Guten Morgen Lupsky,
irgendwie hat mich dein Punkt 3 mit der Arbeitslosigkeit doch noch weiter beschäftigt.
Ich greife da mal auf die 5 Säulen nach Petzold zurück. Die hatte ich damals in meiner MPU-Vorbereitung (Kufe) als Arbeitsgrundlage bekommen und fand das für mich ziemlich hilfreich. Tatsächlich in der MPU sehr gut angekommen. Und für mich eine große Hilfe und möchte ich dir gerne als kleines Denkgerüst geben.
Ganz einfach gesagt kannst du dir diese 5 Säulen wie das Fundament vorstellen, auf dem dein eigenes Leben steht: Körper/Gesundheit, soziale Kontakte, Arbeit/Leistung, finanzielle Sicherheit und Werte/Sinn.
Für die MPU bzw. Rückfallprophylaxe fand ich das deshalb hilfreich, weil du damit ganz gut sehen kannst, wo es in deinem eigenen Leben gerade wackelt. Wenn mehrere Säulen gleichzeitig ins Wanken geraten, wird der Druck natürlich größer und damit auch die Gefahr, wieder in alte Muster zu rutschen.
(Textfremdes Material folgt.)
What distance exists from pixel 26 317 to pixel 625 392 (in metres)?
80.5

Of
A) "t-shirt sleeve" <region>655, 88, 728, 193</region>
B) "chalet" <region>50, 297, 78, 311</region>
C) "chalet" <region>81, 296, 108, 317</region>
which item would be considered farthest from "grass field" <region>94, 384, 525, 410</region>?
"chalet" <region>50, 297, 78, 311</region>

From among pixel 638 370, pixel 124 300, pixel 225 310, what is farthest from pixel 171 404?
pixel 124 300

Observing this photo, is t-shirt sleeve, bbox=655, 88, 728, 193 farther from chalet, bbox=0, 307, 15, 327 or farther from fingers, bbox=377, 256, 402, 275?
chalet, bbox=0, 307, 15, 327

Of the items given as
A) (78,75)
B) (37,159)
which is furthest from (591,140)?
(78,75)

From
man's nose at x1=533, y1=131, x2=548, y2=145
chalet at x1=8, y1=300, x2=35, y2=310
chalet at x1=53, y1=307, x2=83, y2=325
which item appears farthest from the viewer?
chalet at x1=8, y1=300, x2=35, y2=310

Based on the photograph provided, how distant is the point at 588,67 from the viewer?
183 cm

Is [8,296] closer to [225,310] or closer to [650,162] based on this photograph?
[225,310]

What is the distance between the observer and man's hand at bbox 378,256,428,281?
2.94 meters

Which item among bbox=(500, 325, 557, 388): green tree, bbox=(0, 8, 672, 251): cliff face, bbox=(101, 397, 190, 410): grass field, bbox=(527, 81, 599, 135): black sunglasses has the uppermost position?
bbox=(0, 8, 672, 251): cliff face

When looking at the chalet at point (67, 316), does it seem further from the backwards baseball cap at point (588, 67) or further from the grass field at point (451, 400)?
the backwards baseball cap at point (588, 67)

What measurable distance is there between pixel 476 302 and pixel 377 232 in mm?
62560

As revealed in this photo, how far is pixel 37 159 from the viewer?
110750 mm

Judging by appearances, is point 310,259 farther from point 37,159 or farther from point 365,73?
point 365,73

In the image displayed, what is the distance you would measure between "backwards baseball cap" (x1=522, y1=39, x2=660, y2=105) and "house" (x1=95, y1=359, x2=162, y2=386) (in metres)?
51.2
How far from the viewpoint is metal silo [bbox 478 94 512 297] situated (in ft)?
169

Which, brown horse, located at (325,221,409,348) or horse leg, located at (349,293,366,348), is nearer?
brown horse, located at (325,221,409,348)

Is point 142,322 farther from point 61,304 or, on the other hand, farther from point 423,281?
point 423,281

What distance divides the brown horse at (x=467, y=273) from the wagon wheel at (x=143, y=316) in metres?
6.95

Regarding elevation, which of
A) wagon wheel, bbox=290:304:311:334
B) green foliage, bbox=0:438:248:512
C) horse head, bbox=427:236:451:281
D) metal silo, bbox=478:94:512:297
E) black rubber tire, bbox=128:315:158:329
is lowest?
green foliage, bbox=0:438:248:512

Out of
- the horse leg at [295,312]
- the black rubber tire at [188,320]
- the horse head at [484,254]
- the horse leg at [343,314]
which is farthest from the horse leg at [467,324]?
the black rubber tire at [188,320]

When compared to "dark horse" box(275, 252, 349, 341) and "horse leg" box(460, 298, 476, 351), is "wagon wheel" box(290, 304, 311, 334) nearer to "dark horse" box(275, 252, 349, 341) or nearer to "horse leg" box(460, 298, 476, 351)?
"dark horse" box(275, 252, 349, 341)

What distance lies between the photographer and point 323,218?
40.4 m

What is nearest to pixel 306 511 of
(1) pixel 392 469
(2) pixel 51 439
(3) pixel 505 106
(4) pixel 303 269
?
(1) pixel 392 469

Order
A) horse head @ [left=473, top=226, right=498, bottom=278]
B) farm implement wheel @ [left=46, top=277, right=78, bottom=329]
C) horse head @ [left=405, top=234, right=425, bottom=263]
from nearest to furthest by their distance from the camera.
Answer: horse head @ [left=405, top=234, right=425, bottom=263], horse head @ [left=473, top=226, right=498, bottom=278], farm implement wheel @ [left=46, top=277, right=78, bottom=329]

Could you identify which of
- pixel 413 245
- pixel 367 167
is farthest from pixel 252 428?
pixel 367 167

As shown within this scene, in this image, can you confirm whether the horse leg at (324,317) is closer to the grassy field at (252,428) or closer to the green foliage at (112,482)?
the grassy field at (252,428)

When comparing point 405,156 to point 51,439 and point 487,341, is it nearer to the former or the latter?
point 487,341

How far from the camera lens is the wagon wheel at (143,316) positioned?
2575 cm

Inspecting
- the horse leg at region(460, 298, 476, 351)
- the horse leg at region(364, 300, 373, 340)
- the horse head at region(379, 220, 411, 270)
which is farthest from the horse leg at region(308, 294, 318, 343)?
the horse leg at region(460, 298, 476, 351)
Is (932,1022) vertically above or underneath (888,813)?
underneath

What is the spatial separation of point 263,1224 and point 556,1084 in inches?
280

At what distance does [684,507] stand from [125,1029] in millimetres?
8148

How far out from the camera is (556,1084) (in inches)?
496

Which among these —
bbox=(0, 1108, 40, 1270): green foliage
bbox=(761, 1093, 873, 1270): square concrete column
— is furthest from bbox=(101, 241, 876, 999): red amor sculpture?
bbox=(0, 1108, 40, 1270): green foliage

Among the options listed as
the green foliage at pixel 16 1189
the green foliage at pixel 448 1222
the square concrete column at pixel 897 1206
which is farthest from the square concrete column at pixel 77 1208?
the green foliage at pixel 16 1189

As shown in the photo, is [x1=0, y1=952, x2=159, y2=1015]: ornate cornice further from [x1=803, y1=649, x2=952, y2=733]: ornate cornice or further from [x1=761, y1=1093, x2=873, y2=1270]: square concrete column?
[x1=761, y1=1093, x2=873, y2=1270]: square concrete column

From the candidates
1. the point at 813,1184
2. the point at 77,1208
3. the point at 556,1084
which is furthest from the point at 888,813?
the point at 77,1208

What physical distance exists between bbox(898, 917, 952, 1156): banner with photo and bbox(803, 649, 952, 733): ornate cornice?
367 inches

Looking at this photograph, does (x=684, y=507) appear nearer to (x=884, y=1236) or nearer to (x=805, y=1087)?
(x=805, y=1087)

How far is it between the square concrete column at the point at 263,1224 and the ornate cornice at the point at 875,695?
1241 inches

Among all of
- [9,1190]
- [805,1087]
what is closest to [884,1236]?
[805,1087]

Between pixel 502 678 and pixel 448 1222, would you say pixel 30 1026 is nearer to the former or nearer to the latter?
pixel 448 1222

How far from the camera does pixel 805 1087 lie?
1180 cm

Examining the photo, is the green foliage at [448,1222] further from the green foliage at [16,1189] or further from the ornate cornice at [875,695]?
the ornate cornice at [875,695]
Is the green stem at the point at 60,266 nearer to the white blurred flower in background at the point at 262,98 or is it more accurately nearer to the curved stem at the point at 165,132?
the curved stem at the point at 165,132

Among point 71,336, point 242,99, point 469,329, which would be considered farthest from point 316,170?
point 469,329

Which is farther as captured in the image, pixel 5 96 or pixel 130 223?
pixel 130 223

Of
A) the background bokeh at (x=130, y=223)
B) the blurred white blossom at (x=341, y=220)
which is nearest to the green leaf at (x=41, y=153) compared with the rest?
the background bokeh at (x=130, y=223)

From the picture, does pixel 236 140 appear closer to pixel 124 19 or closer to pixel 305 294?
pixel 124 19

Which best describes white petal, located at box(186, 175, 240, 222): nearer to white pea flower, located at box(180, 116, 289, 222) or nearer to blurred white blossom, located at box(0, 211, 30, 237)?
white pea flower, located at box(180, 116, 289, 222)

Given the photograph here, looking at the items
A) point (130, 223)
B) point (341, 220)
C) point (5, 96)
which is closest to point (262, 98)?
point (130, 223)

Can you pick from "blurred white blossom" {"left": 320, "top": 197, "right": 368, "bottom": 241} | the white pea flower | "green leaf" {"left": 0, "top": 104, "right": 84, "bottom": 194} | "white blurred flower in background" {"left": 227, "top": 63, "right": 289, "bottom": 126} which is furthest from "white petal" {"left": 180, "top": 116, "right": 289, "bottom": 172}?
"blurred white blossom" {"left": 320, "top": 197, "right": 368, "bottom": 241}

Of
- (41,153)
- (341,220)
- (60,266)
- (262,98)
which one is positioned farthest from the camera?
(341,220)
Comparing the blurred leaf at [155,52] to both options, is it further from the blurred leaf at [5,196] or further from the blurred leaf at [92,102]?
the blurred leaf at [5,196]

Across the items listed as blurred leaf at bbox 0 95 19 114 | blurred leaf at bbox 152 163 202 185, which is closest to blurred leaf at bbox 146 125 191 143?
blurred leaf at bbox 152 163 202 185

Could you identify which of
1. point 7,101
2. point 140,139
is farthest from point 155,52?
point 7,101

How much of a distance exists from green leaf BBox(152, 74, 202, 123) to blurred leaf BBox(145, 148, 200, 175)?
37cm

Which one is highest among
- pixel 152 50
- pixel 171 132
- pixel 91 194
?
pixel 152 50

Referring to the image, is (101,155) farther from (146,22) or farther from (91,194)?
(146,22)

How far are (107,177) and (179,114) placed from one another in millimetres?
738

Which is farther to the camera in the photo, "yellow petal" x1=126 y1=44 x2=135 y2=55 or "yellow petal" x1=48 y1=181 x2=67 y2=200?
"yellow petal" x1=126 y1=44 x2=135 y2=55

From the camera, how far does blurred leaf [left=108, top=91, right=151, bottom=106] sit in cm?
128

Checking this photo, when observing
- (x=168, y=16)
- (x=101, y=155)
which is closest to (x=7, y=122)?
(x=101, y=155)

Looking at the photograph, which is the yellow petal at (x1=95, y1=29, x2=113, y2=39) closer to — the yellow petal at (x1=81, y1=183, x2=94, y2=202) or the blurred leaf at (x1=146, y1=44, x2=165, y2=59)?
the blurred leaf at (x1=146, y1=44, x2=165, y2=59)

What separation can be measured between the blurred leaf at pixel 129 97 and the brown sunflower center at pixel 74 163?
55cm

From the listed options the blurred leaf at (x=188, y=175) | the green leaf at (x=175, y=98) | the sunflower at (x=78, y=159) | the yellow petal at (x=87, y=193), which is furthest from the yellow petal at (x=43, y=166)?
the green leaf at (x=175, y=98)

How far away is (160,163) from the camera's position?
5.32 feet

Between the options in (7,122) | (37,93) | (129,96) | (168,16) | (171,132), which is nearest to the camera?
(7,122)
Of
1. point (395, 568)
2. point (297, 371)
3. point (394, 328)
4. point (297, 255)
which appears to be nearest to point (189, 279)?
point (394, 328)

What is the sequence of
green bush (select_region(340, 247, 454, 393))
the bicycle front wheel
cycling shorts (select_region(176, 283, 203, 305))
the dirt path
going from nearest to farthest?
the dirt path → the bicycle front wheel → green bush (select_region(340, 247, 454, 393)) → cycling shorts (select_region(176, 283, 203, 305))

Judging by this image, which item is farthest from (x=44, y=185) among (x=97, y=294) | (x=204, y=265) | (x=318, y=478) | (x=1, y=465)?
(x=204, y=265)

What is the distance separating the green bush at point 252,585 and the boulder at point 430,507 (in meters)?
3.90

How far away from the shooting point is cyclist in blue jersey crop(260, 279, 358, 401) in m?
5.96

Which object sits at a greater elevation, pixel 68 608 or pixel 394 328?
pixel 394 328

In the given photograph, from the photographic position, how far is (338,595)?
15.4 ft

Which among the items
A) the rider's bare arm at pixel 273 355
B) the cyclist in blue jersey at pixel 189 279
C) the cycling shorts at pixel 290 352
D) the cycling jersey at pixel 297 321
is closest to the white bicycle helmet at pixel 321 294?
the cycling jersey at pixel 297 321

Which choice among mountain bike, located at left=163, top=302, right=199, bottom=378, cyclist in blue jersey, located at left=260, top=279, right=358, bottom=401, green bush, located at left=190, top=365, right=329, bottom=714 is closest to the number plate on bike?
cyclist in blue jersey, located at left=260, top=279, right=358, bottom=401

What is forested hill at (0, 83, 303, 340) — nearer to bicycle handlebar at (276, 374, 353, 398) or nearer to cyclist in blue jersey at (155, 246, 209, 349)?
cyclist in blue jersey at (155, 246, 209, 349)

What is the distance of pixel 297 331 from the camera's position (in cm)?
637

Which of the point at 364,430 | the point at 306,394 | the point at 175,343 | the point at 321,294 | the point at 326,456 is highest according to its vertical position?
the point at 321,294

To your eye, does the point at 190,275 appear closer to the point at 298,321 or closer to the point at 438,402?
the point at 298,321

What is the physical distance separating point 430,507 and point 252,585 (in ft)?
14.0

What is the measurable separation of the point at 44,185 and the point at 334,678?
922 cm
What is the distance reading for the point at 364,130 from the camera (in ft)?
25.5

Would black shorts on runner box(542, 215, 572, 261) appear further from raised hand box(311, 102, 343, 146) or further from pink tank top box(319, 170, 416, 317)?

Und damit meine ich nicht nur einen Rückfall bei Alkohol oder Drogen. Das können genauso alte Verhaltensweisen sein: Du steigerst dich wieder total in etwas rein, reagierst impulsiv, gehst schnell hoch oder meinst, für alles sofort eine perfekte Lösung finden zu müssen.
Also ganz simpel: Nicht erst reagieren, wenn die Hütte schon brennt, sondern möglichst schon merken, wo es anfängt zu kokeln.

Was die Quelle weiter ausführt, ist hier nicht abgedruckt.